4. The sponsor was required to contribute 10% of the equity which I felt was pretty good, but I didn't account for the fact that the 10% might have been split among five or six GPs. I should have asked about that and determined whether each of them contributing 1-2% of the deal was enough to properly incentivize them if that 10% equity was split among all GPs. Even more so after considering a 2% acquisition fee which theoretically could pay for a portion of their 10% equity.
5. I should have taken the time to research market waterfall agreements at the time. This deal had an 8% pref. with an 80-20% split until investors got back 200% of their investment. I think a 200%+ return was unlikely the whole time, but if the deals did exceed that hurdle it was a 60-40% split on any addition gain. I'd be interested to hear more experienced investors' opinions on this structure. For a team that had only done one successful deal to date, the 60-40 portion of the waterfall doesn't feel appropriate to me. On the other hand, a 200%+ return is fantastic and if they had been able to achieve that, perhaps rewarding the GPs for it is appropriate.

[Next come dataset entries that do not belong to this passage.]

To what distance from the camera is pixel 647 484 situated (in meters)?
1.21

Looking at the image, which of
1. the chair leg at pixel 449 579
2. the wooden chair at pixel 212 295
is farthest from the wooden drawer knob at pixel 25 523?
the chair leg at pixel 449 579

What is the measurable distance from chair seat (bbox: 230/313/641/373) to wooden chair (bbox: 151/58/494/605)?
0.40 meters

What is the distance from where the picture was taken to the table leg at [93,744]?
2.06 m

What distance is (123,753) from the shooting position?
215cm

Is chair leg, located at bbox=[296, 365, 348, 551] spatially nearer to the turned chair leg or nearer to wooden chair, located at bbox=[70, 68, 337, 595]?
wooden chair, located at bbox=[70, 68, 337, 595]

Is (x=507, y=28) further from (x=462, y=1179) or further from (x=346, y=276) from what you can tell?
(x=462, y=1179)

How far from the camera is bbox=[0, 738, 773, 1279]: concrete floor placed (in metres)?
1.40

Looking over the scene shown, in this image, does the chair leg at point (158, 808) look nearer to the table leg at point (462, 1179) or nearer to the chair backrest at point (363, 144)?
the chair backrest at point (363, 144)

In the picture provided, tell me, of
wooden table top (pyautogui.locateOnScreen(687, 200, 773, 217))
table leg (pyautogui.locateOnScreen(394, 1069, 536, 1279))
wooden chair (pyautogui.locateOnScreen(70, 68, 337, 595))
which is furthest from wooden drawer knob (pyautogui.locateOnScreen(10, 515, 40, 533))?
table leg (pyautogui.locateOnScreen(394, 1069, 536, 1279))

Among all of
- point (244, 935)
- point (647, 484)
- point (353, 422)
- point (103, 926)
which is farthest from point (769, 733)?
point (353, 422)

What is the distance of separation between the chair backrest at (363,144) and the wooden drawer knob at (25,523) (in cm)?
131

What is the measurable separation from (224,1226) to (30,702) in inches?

6. The Forms C for these deals discuss the impact of the COVID pandemic, both positives and negatives. In the positives, they describe a local news source as saying it’s a “buying frenzy” in the area. This probably should have minimally been a yellow flag and an indicator that the group may not have been buying at attractive cap rates.
7. Also in Form C, it's stated that the source of funds for purposes of making distributions is immaterial. I should have gotten more clarity on this since I'm reading it to mean that distributions could have been paid from raising more money than they needed. That said, the sources and uses did not indicate they were over-raising.
8. In terms of fees, they generally felt fine to me. One exception might have been a 3% construction mgmt fee. Both of these deals required significant renovations. Under normal circumstances a fee to manage the contractors and construction process seems appropriate, but one of the GPs owns the construction company that was used for the renos. To me, that puts this fee in question. It seems like his day job is managing construction projects (for which LP's contributed money to pay his company to do), so why do they need an extra fee for this? I'd be interested to hear others' thoughts on this as well.
9. Documentation provided by the crowdfunding platform provided background checks on the managing GP and the LLC that was set up to hold the properties (separate LLCs for each), but not on any of the co-GPs. I don't think it would have been worth the money to do my own background checks on them given my investment amount, but I also don't remember doing basic Google searches on any of them. Maybe I did and I don't remember, but if I did, I should have taken some notes on my findings.
What I Think I Did Well:
1. I did re-create the provided pro formas and did some stress testing of their assumptions. I stress-tested a five year hold vs. the stated ten year hold, as well as assumptions on nightly rates and occupancy. I also adjusted some operating expenses to what I felt were more reasonable and based on my own research (property taxes). I also modeled out what the investment might look like if the exit cap rate increased compared to the purchase cap rate.
2. I asked about the terms of the seller financing agreement. The initial plan was to refi the agreement after five years so I wanted to make sure they had a backup plan in case they couldn't refi at attractive terms. Even though they planned to refi after five years, the seller financing did not require it, it was a 30 year term.
Overall I think I did a decent job of evaluating the property (still some room for improvement there), but not the people. Pretty typical rookie mistake from what I've learned since then. I have some feelings about the timing of the sale of the property, but that's the control you give up as an LP. The upside is that I can say I learned a lot from this experience.